Перед фонтаном в мелком бассейне была установлена скульптура Нарцисса. Женоподобный юноша, прикрытый гипсовым полотенцем, в соблазнительной позе возлежал на лоне вод, любуясь своим отражением. Сидящий на его голове иранский скворец присел, добавив седины в кудри.
Когда-то Нарцисс был ослепительно белым. Но городская копоть и сырость превратили его в отвратительного монстра, и скульптура тем самым достигла невероятной художественной выразительности. На лице Нарцисса под воздействием агрессивной городской среды как бы отразились все пророки и болезни века.
Но именно в тот момент, когда гипсовый юноша из кича превратился в произведение искусства, его вознамерились убрать из бассейна. Озабоченные люди в оранжевых комбинезонах хмуро смотрели на чумазого Нарцисса, обсуждая, как лучше подогнать к нему кран.
Мешала кривая сосна. Ее нужно было убрать с дороги. Для этого требовалось согласие городских властей. Оранжевые люди как раз и обсуждали эту проблему: стоит ли беспокоить мэрию по такому пустяку? Не лучше ли спилить калеку по-тихому?
На скамейке под сосной, согнувшейся в арку, сидели Дмитрий Дрема и его племянник Игорек.
Смуглый Петя уговаривал рыжую Клеопатру стать его лошадкой.
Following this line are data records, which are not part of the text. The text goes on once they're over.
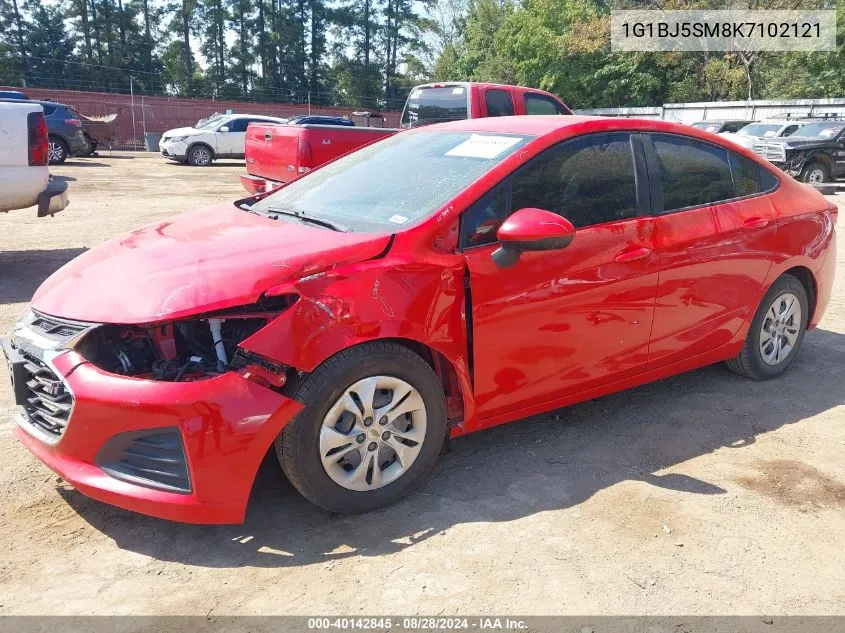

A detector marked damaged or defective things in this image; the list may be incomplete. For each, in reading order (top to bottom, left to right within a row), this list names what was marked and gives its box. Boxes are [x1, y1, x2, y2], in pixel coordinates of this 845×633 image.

crumpled hood [30, 204, 392, 324]
damaged front bumper [0, 326, 304, 524]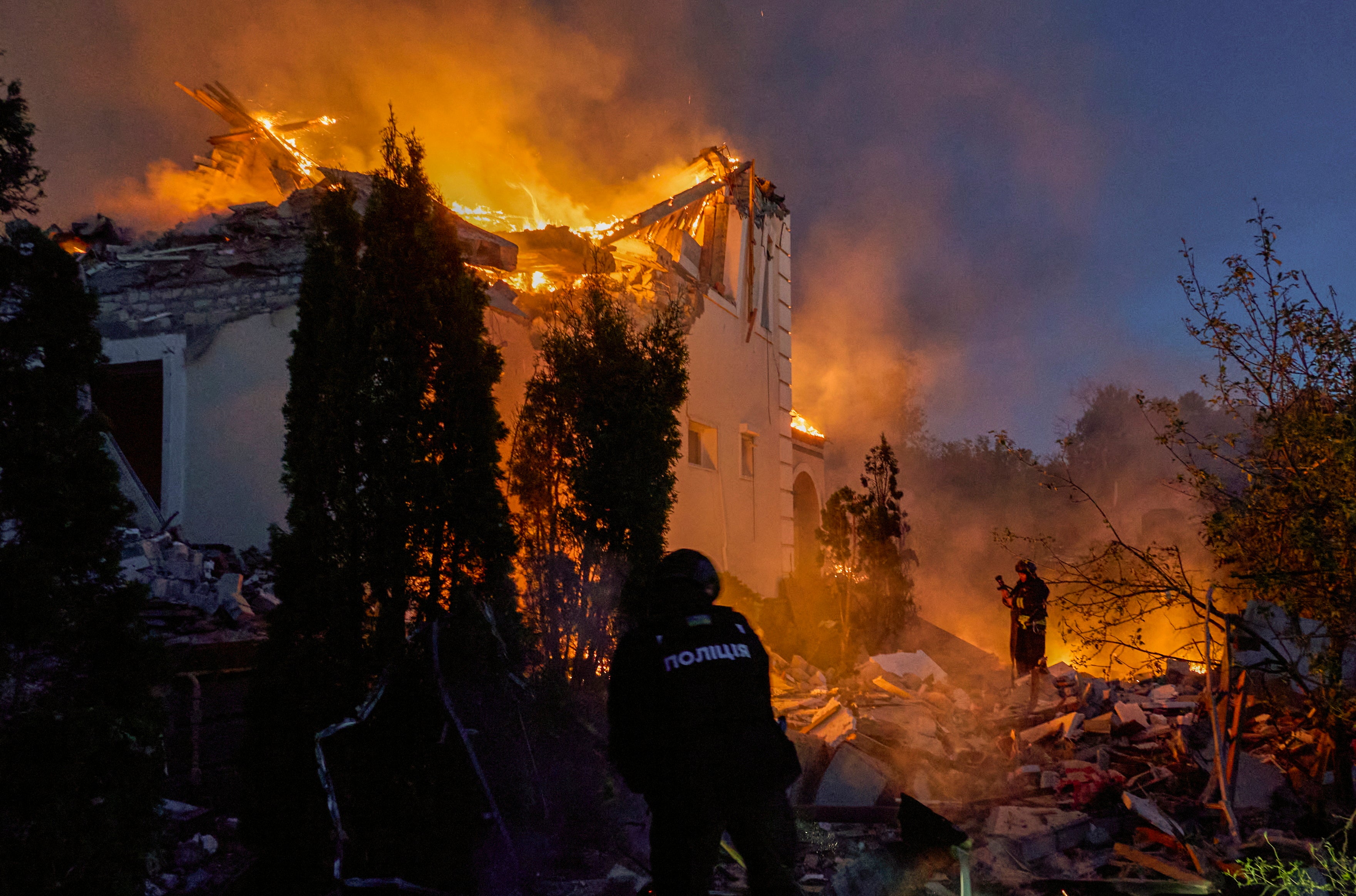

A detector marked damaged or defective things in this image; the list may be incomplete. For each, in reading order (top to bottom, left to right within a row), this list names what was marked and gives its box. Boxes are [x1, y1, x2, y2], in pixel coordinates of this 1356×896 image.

damaged facade [85, 105, 825, 598]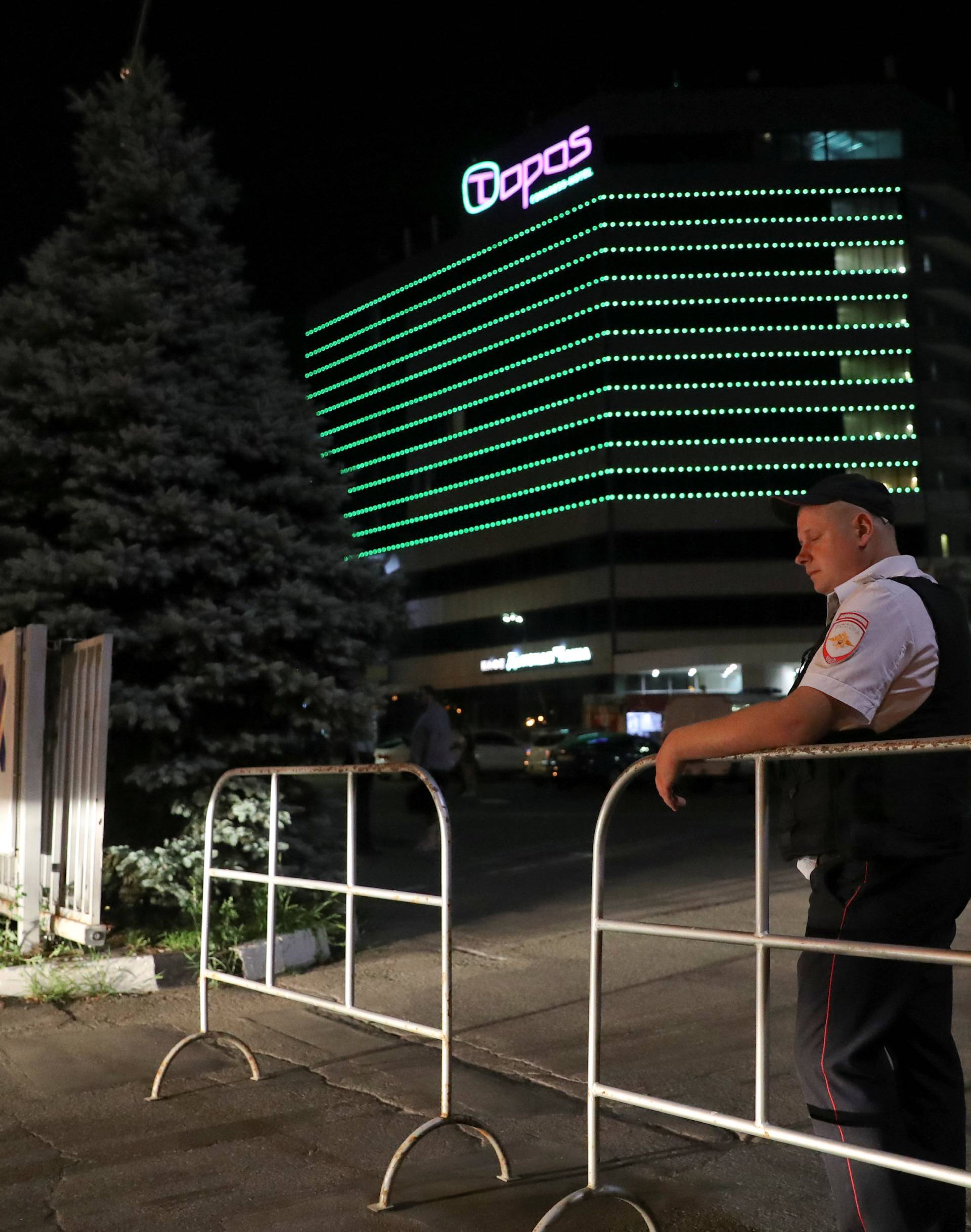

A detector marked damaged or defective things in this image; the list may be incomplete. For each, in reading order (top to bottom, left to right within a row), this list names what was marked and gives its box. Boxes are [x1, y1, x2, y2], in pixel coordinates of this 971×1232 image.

rusty metal barrier [148, 763, 512, 1207]
rusty metal barrier [534, 734, 969, 1227]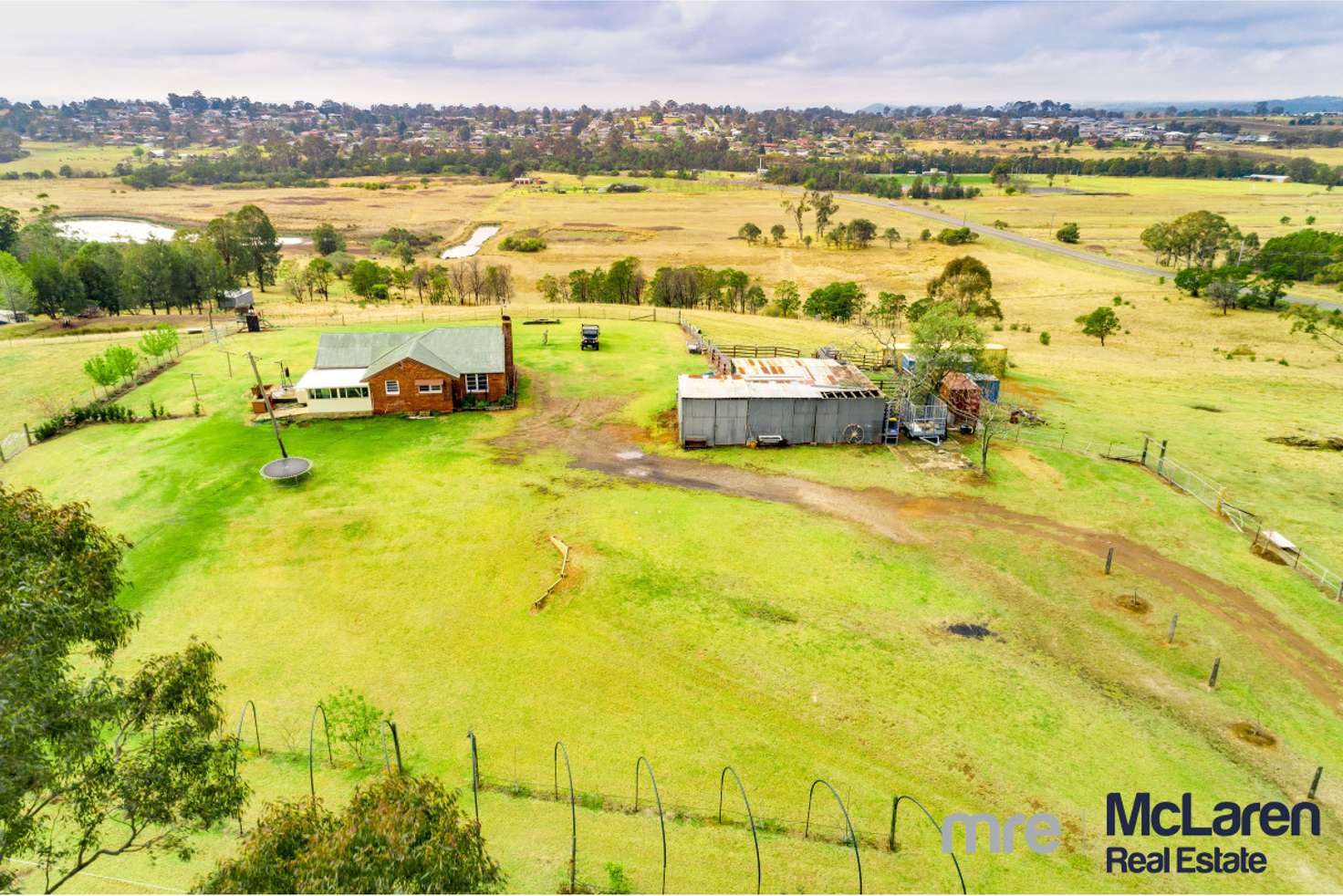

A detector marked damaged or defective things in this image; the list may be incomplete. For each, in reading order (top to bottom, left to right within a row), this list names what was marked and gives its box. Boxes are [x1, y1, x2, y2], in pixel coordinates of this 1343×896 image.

rusty farm shed [675, 358, 887, 449]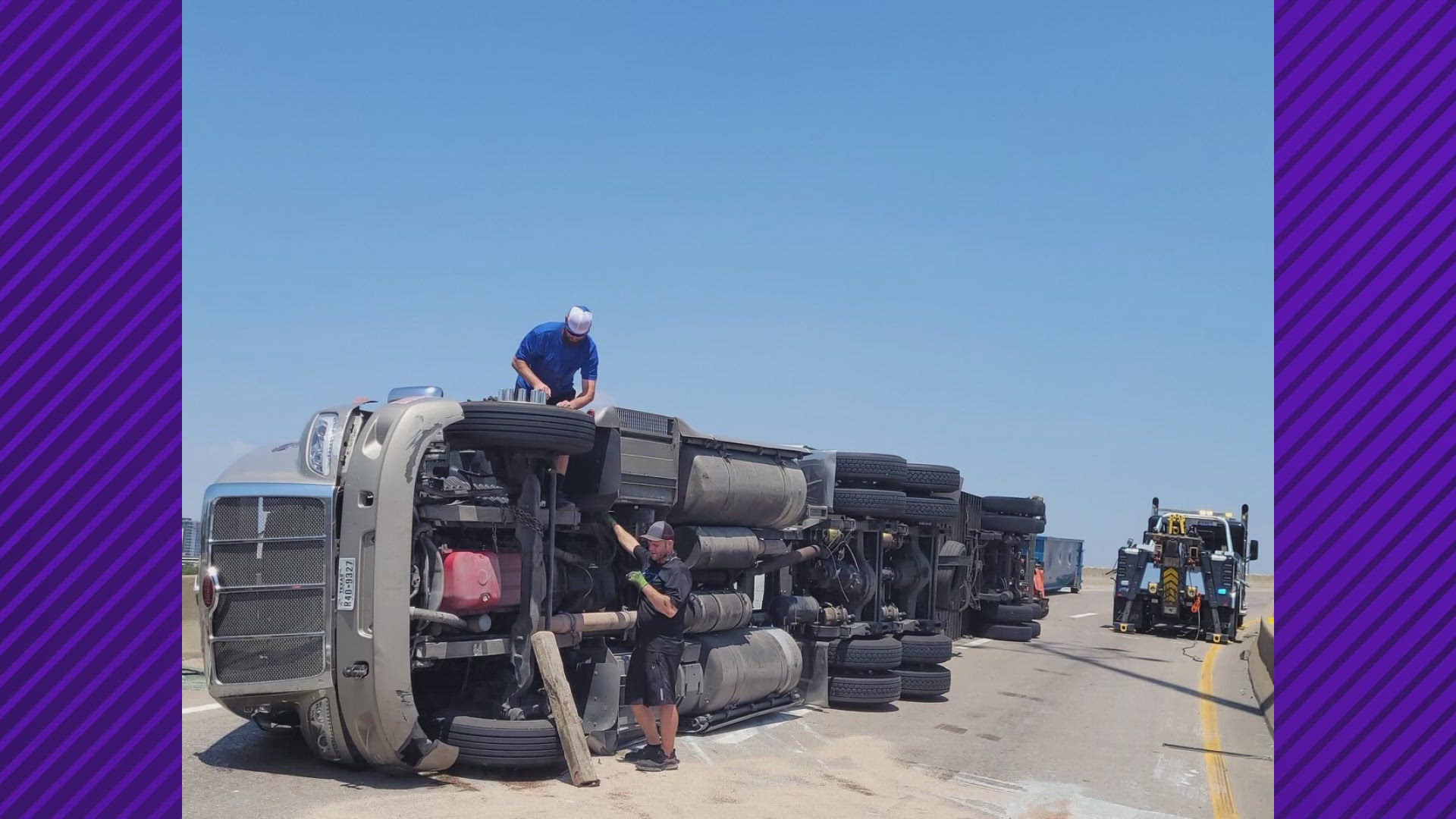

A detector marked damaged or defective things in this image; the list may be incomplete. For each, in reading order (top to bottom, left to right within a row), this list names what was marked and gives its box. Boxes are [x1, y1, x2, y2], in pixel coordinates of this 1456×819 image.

exposed truck chassis [193, 394, 1001, 770]
overturned semi-truck [193, 394, 1043, 770]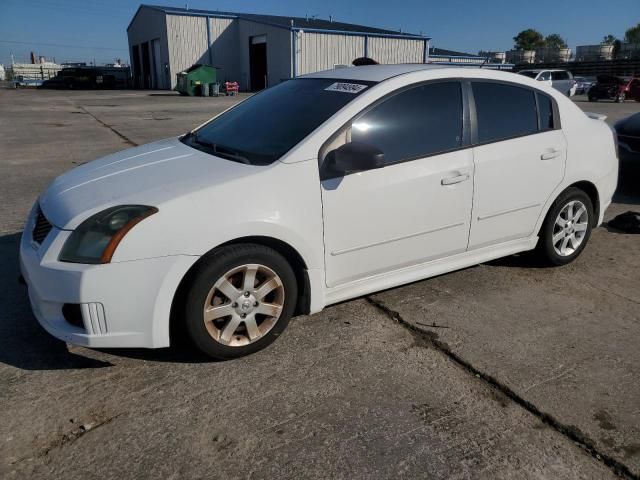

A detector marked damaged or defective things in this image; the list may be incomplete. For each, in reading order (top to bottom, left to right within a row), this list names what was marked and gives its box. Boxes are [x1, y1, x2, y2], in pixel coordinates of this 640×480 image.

crack in concrete [78, 106, 138, 146]
crack in concrete [364, 296, 640, 480]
Клеопатра делала вид, что не понимает его, и время от времени лизала маленького человека в нос.
Петя вытирал нос рукавом рубашки и снова пытался задрать ногу на спину Клеопатре. Она отступала и снова лизала своего товарища в нос.
— Вчера смотрел старый фильм. По телевизору. Черно-белый. С середины и не до конца. Так, включил наугад, выключил. Названия не знаю, — сказал Игорек, наблюдая за безуспешными попытками малыша оседлать собаку. — И такая меня досада взяла, дядь Дим, такое раздражение. Ради чего копошатся эти давно покойники? Какой смысл в интригах и жертвах мертвецов? И герои, и актеры, которые этих героев играют, давно истлели. Проблемы, которые их мучают, давно забыты и никому не интересны. А они волнуются, переживают, с горя стреляются. Понимаешь, дядь Дим? Какой смысл в этом копошении червей? А я смотрю на этот дурдом и думаю: а я ведь тоже снимаюсь в таком же дурацком фильме.
— Тише, — сказал Дрема, — режиссер услышит.
Рано или поздно каждый неглупый человек делает неприятное открытие: оказывается, его отдельно взятая жизнь не имеет большого смысла.
Настало время и для Игорька открыть для себя эту истину.
Как и каждый серьезный человек, Дрема относился к себе крайне несерьезно.
Странно, однако, устроен человек.
Встретив такого же, как и он, но более молодого циника и пессимиста, Дрема был неприятно удивлен подобной философией. Его покоробили взгляды, которые он, в общем-то, разделял.
Все дело было именно в возрасте. Точнее, в разнице возрастов.
— Папа, дядя Дима, помоги сесть на Клеопатру, — устав от бесплодных попыток, обратился к нему за помощью малыш.
Говорил он с легким акцентом.
— Бесполезно. Не повезет она тебя.
— Вай?
— Не вай, а почему. Потому что не хочет.
— Почему?
— Потому что ей тяжело.
— Вай?
— Почему. Потому что у нее скоро маленькие дети будут.
— Почему?
— Потому что так мама Света захотела.
— Почему?
— Это бы и я хотел знать. Погуляйте лучше по скверику. Только дальше фонтана не уходите.
Дрема проводил взглядом малыша с Клеопатрой и, не упуская их из виду, сказал:
— В копошении червей, Игорек, кстати, очень большой смысл. Без копошения червей не было бы гумуса. Плодородного слоя, почвы. А следовательно, не было бы травы, деревьев. Вообще ничего живого не было бы. Природа так уж устроена, что делится на живую и мертвую. С мертвой все понятно. Там полно смысла, порядка, логики. Живое устроено довольно глупо. Но что бы мы с тобой по этому поводу ни думали, живое будет копошиться — со смыслом или без смысла. Будем надеяться, в следующей жизни нам повезет. Станем валунами. Впрочем, подозреваю, и внутри валунов есть какое-то копошение.